Además, en la casa del señor Logan no se consentían las blasfemias ni las groserías de ninguna especie; en caso contrario, nos invitarían a darnos de baja y a marcharnos. No estaba dispuesto a consentir que su esposa y su hijo, Luke, tuvieran que presenciar conductas vergonzosas de ninguna especie por parte de los doce jóvenes huéspedes irlandeses. Por mucho que nuestras camas estuvieran en el sótano, él se enteraría siempre de las conductas vergonzosas. No, desde luego, cuesta años levantar una pensión y él no iba a consentir que doce obreros de la Vieja Patria la hundieran. Ya era bastante desgracia que estuvieran llegando a diestro y siniestro los negros, que destrozaban el barrio, una gente sin moral, sin trabajo y cuyos niños que corrían por las calles como salvajes no tenían padres.
La cama y el desayuno costaban dieciocho dólares a la semana, y si quería cenar me costaría un dólar más cada día. Había ocho camas para doce huéspedes, y eso era porque todo el mundo trabajaba en turnos diferentes en el puerto y en diversos almacenes y para qué iban a tener camas de más ocupando espacio en las dos habitaciones del sótano. La única ocasión en que se llenaban todas las camas era la noche del sábado, cuando había que acostarse con otro.

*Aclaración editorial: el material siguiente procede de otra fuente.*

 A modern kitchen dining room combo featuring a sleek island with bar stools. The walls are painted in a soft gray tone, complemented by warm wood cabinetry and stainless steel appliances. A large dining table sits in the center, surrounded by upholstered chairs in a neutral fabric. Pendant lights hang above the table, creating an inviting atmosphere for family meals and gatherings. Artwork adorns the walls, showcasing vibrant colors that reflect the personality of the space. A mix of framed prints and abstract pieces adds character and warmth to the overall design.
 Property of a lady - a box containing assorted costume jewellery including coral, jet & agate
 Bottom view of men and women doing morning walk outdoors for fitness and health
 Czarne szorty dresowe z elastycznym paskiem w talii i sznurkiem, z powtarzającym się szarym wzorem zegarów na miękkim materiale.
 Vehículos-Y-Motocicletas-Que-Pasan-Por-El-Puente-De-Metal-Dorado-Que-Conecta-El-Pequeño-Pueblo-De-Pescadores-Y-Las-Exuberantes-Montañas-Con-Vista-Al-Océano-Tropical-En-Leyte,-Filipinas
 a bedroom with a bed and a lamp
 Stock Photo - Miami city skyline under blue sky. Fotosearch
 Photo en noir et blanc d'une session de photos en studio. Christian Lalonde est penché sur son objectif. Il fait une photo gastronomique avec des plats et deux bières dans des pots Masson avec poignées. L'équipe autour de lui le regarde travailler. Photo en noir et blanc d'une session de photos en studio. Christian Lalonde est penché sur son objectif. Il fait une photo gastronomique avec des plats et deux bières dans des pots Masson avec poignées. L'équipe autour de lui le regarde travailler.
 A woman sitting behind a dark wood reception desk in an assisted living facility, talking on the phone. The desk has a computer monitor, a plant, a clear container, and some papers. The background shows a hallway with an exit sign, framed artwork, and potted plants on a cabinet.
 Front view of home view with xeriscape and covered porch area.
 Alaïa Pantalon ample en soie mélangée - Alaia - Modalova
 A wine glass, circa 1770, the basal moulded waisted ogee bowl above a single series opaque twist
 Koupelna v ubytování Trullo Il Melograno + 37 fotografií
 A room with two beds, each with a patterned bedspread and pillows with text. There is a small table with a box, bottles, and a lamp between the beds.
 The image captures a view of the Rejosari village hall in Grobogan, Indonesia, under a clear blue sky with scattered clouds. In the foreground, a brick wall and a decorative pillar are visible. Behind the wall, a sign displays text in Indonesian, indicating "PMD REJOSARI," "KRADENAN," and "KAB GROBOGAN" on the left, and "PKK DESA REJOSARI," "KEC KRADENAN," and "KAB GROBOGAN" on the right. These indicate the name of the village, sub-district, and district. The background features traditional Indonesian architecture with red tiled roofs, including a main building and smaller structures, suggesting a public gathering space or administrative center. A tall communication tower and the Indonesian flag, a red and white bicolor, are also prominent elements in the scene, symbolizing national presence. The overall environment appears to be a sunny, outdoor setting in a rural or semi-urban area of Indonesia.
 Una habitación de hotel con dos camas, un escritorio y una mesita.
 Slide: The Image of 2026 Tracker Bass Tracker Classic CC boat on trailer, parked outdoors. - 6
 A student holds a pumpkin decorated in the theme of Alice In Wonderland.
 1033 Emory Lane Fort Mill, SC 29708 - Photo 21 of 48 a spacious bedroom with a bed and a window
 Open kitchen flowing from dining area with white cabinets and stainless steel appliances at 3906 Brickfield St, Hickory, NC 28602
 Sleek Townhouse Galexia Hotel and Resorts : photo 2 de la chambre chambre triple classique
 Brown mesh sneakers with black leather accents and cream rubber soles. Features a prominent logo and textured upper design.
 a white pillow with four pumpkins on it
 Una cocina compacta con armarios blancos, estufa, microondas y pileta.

No importaba, porque la noche del sábado era la noche en que uno se emborrachaba en la avenida Saint Nicholas, y a uno le daba igual dormir con un hombre, con una mujer o con una oveja.
Había un cuarto de baño para todos, cada uno tenía que poner su propio jabón, y dos toallas largas y estrechas que habían sido blancas. En cada toalla había una línea negra que separaba la parte superior de la inferior, y así era como había que usarlas. Había en la pared un letrero escrito a mano que decía que la parte superior era para todo lo que estaba por encima del ombligo, la inferior para todo lo que estaba por debajo, firmado J. Logan, propietario. Las toallas se cambiaban cada dos semanas, aunque siempre había peleas entre los huéspedes que guardaban el reglamento y los que podían haberse tomado una copa de más.